2. BÖLÜM

38 9 3
                                    


Kalbim bu asrın dengi değil.


Sabah alarmdan erken uyanıp günlük rutinimi yaptıktan sonra kapının önünde ayakkabılarımı giyerken aşağıdan korna sesini duydum. Kapıyı çekip merdivenleri hızla inerek aşağı indim. Ön koltuğa oturup "Günaydın" dedim canlı bir sesle. Aynı karşılığı aldıktan sonra koltukta rahat bir pozisyon alıp "Dün beni bıraktıktan sonra ne yaptınız ?" diye sordum. 

"Sen indikten hemen sonra Nevşin teyze Asena'yı aradı, alışveriş merkezinden birkaç parça siparişi varmış, gidip almasını istedi. Biz de oraya gittik, sonra da Asena'yı evine bıraktım." Onaylayan bir mırıltı çıkarıp radyoyu açtım. Sancak'tan güzel bir parça çalarken yerini Görkem Sağlam'dan 'Hayatımın Nakaratı' parçasına bıraktı. Bir kaç dakika içinde Asena'nın evine varmıştık. Arka kapıyı açmasıyla "Elimden kayıp gider, bak en güzel yaşlarım" diyerek şarkıya eşlik etmeye başladı. Doruk göz devirirken ben gülümsemekle yetindim.
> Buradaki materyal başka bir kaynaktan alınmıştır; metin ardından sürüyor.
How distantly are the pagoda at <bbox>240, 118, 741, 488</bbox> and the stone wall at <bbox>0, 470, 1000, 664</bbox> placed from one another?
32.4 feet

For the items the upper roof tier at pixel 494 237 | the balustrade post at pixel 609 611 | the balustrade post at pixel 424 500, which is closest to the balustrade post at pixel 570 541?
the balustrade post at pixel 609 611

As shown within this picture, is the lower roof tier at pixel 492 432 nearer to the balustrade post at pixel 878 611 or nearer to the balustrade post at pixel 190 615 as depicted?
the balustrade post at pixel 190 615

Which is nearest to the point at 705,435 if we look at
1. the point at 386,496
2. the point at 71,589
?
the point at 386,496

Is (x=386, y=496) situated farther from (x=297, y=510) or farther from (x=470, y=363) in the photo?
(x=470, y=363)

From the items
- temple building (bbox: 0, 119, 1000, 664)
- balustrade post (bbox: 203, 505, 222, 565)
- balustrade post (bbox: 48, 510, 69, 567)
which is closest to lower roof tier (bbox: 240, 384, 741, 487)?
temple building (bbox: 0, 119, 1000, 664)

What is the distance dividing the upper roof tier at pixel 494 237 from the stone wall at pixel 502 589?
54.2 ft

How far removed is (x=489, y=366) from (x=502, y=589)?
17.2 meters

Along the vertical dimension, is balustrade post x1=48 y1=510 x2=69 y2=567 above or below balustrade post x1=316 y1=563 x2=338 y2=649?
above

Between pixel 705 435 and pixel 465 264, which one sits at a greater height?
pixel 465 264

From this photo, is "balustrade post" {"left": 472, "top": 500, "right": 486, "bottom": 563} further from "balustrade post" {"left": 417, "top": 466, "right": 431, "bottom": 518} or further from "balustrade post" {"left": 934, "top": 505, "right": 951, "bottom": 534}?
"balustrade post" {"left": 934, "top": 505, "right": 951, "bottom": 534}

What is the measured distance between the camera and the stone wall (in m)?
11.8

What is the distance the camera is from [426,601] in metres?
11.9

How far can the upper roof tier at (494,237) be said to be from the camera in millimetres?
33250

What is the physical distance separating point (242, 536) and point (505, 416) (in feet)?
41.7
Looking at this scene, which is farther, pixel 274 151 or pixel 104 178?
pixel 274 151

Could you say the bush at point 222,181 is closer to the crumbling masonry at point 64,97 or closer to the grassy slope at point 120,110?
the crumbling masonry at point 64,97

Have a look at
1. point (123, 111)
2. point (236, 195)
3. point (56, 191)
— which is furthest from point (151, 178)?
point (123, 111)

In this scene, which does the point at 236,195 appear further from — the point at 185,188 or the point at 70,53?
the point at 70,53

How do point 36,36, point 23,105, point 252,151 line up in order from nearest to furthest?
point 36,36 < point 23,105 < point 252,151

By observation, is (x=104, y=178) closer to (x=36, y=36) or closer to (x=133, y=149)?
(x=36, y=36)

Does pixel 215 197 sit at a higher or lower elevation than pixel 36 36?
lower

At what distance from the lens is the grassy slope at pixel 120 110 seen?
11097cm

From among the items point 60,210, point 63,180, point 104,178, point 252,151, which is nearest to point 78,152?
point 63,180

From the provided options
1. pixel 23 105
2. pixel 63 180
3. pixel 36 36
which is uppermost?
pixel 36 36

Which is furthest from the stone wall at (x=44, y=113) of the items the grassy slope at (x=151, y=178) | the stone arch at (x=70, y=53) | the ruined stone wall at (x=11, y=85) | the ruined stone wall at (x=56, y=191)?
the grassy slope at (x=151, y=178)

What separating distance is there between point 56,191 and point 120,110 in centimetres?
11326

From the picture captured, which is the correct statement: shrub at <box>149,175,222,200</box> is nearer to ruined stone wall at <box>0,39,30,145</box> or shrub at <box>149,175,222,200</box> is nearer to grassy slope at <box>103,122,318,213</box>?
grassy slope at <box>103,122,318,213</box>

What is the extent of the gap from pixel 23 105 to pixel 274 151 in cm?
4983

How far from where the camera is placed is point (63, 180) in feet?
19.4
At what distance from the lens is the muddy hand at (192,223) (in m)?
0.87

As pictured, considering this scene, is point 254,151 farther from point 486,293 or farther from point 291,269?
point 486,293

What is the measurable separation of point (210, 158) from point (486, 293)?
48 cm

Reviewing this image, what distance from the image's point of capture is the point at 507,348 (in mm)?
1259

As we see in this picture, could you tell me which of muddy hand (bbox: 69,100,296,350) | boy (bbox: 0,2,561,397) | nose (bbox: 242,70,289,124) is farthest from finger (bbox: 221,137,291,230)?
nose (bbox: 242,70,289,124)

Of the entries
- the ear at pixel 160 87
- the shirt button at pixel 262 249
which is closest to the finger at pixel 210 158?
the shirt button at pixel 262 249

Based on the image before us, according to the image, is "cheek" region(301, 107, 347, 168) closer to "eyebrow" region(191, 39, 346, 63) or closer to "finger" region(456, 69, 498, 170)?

O hep aramızda en neşelimiz, enerjisi en yüksek olanımızdı. Alışmıştık biz de bu haline. Okulla Asena'nın evi arasında arabayla beş dakikalık bir mesafe vardı ve biz de bu süreyi havadan sudan sohbet ederek geçirdik. Dorukların maddi durumu iyiydi ama yine de babası okula arabayla gitmesini onaylamıyordu fakat üçümüz birlikte gidip geldiğimiz için kabullenmişti arabayla gitmemizi. Okula vardığımızda arabadan inip binaya adımladık.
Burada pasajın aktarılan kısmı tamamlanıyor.